Evidence now shows that exercise has even more benefits, including improving thinking and memory skills, and potentially reducing the risk of dementia. Even pretty low levels of exercise, such as walking a few times a week, leads to changes in brain activity that improve cognitive functioning, even for people showing early signs of dementia.

So, another key takeaway from research in psychology is that the benefits of exercise basically cannot be overstated—whether for physical health, mental sharpness, or psychological well-being.

Close Relationships Ensure Happiness

One of the most influential and impressive psychology studies of all time, conducted by Harvard University researchers and known as the Grant Study, underlines the importance of close relationships.

Every two years—starting in 1938—study participants completed measures of their physical and emotional health as well as their work status, friendships, and family life. This study was designed to answer the most fundamental question for us all: What are the predictors of a good life?
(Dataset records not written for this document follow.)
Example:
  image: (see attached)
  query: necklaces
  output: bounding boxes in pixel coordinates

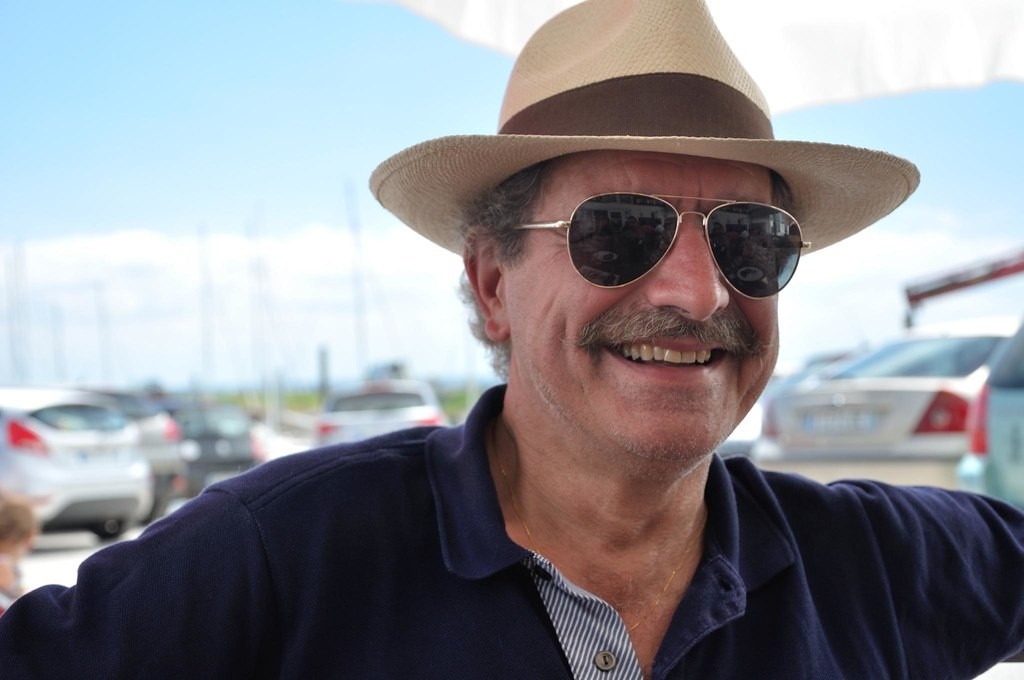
[491,416,708,631]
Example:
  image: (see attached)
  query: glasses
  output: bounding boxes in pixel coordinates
[511,190,812,300]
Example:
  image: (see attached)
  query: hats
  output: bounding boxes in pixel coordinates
[366,0,922,267]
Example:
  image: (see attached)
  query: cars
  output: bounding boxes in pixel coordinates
[749,317,1024,505]
[0,386,154,540]
[163,389,268,499]
[309,377,450,449]
[97,386,186,531]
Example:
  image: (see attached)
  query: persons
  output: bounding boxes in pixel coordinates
[591,208,802,295]
[0,0,1024,680]
[0,495,41,618]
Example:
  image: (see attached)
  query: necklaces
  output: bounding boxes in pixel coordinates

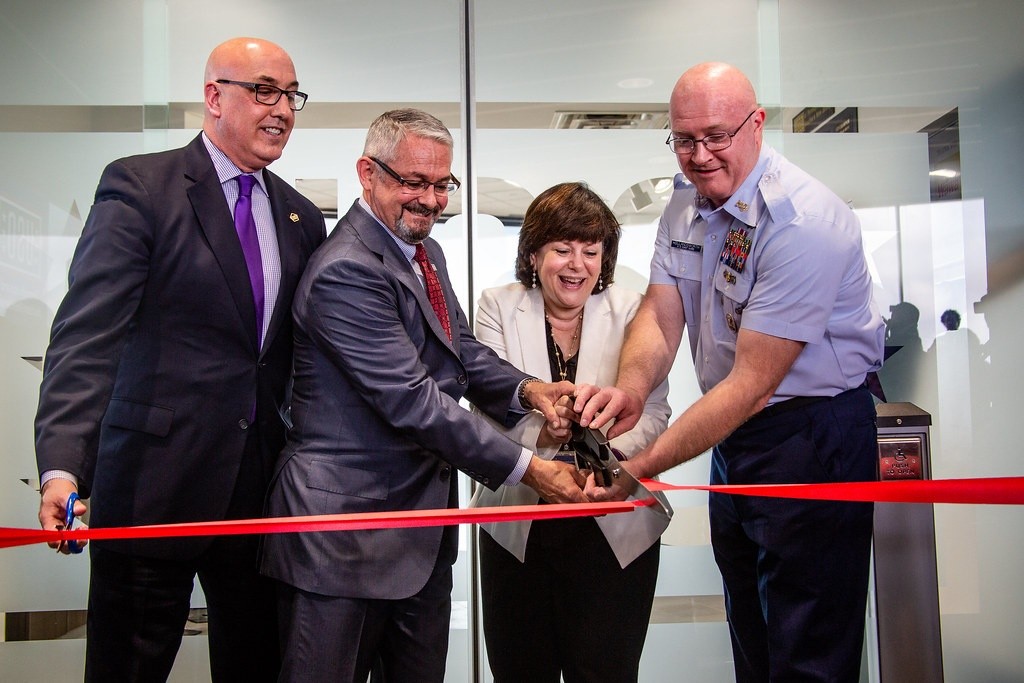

And their findings point to a clear answer: The only real and consistent predictor of happiness is relationships.

Happy young man playing with a kid
Close-knit personal relationships contribute to happiness. (Image: Evgeny Atamanenko/Shutterstock)

As George Vaillant, who directed this study for three decades described it, there are two pillars of happiness: “One is love. The other is finding a way of coping with life that doesn’t push love away.” And subsequent research bears this out again and again.

Influence of Social Norms

Finally comes the influence of social norms, the unwritten rules that shape our behavior. Errors we make about social norms explain many missed opportunities, such as why we fail to express interest in a potential friend or romantic partner, why we often fail to step up and act in the face of an emergency, and why we often don’t speak up in the face of bad behavior of all types, from bullying in schools to hazing in fraternities to corporate fraud in the workplace.

And yet, the remedy can be quite simple: Telling people about the power of social norms, already helps people engage in better behavior. And understanding the errors we make in perceiving social norms, and the consequences of such misperceptions, can go a long way towards helping us avoid such errors.

We can all become better at understanding the psychological processes that lead us to misperceive what those around us are actually thinking; we misbelieve that all women want to be thin, and we wrongly suppose that other people never feel sad or lonely.

But women who learn how campus social norms contribute to unhealthy body image ideals show lower rates of disordered eating later on, and people who learn that many of their peer’s struggle with mental health challenges have a more positive view of mental health services.

In short, reducing the mistakes and misunderstandings we make about other people can also improve our own psychological and physical well-being.

Common Questions about Lessons From Psychology for Healthier, Happier Life

Q: What is the secret to happiness as per the findings of the research work conducted?

Research from the field of positive psychology points to a very simple strategy for increasing happiness: Focus on what you are grateful for in your life.

Q: How can exercise help in ensuring better health?

Exercise has multiple health benefits, including improving thinking and memory skills, and potentially reducing the risk of dementia.

Q: What is the significance of close relationships?

As per the Grant study conducted by Harvard researchers, the only real and consistent predictor of happiness is relationships.